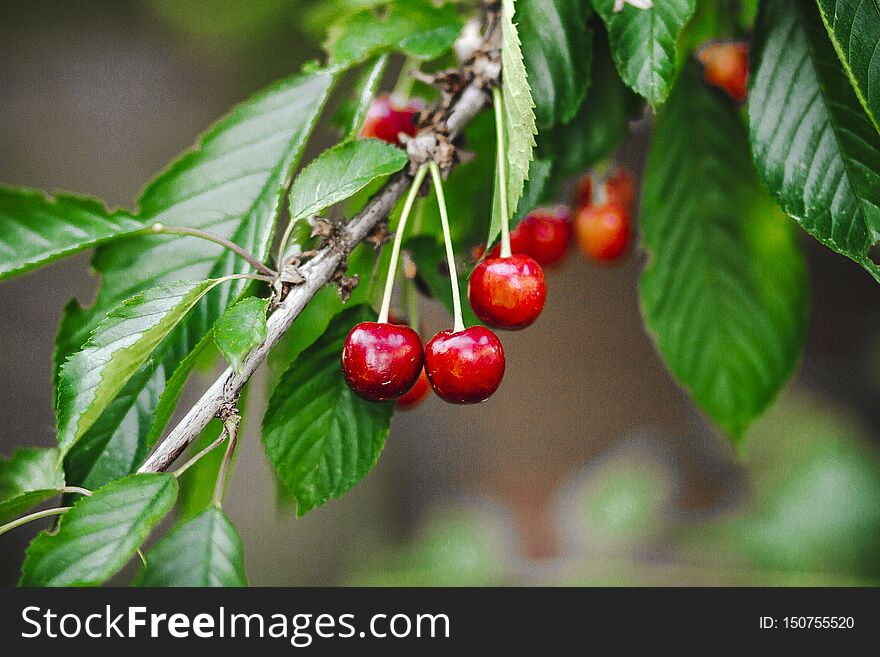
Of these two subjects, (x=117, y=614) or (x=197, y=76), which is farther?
(x=197, y=76)

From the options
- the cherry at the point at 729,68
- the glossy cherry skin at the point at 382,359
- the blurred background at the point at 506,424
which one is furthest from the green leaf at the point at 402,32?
the blurred background at the point at 506,424

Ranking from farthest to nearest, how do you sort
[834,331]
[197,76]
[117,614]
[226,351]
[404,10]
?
[197,76] < [834,331] < [404,10] < [117,614] < [226,351]

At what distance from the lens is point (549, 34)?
611 mm

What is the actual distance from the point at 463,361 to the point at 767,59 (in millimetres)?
398

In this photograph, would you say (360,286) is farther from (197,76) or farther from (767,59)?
(197,76)

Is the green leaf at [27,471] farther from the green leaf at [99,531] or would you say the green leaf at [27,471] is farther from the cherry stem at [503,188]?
the cherry stem at [503,188]

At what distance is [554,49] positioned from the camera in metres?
0.61

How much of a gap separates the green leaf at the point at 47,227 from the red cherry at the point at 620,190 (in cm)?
61

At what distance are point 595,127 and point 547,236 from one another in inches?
7.6

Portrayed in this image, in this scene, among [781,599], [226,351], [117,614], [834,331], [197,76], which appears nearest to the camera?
[226,351]

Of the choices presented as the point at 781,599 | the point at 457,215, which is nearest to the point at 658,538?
the point at 781,599

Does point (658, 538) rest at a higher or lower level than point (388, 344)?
higher

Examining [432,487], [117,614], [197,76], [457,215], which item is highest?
[197,76]

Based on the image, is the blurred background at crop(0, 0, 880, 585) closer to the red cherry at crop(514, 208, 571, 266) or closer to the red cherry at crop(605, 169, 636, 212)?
the red cherry at crop(605, 169, 636, 212)
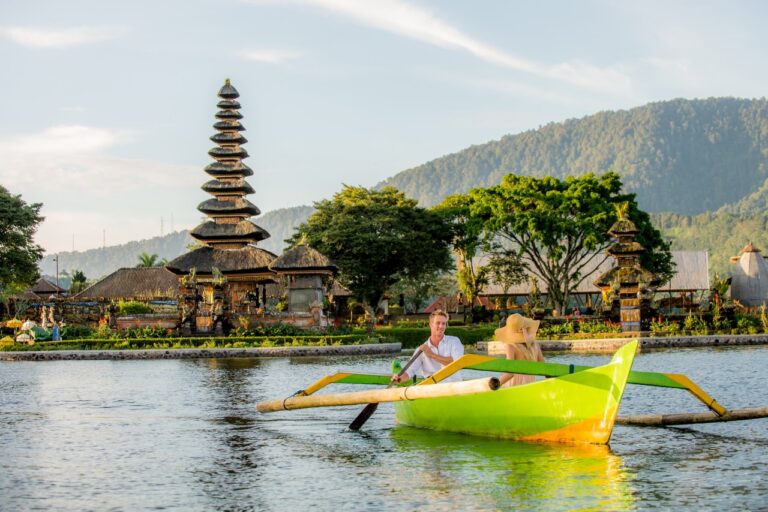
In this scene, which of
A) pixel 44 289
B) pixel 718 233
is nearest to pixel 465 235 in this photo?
pixel 44 289

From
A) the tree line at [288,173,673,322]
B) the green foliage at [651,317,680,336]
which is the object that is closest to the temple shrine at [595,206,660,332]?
the green foliage at [651,317,680,336]

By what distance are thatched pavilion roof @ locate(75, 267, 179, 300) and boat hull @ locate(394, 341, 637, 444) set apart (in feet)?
193

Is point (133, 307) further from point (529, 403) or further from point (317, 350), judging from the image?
point (529, 403)

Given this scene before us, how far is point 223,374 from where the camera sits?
3312 cm

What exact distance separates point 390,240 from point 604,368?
171 feet

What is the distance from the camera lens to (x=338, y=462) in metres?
15.7

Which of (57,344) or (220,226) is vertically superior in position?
(220,226)

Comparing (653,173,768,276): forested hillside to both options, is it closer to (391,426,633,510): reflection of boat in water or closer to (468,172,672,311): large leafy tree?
(468,172,672,311): large leafy tree

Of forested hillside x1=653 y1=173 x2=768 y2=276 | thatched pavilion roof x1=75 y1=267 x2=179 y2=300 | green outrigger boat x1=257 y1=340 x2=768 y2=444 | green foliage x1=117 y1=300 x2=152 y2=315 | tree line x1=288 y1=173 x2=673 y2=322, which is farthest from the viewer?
forested hillside x1=653 y1=173 x2=768 y2=276

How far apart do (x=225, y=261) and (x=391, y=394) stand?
156 feet

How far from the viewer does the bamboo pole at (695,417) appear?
17.2 metres

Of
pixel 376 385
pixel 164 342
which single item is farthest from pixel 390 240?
pixel 376 385

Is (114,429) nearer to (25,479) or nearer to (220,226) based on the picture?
(25,479)

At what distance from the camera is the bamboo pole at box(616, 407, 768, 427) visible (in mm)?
17156
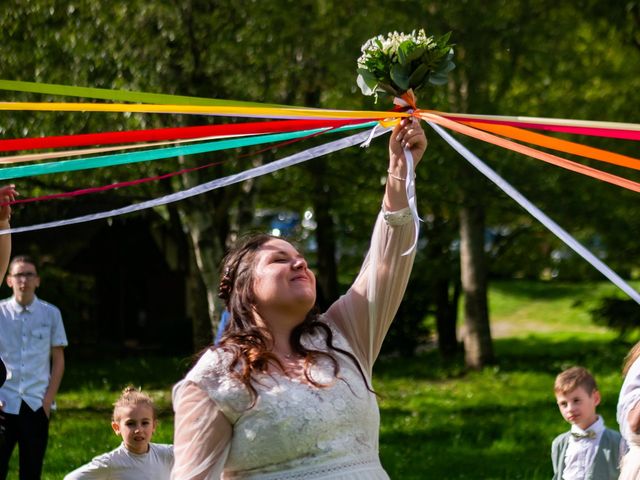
◇ ◇ ◇ ◇
Identify every line in the items above that contains the word "pixel", and copy each of those lines in full.

▶ [RESPONSE]:
A) pixel 44 289
B) pixel 718 233
is nearest to pixel 465 235 in this photo?
pixel 44 289
pixel 376 385
pixel 164 342
which single item is farthest from pixel 390 240?
pixel 376 385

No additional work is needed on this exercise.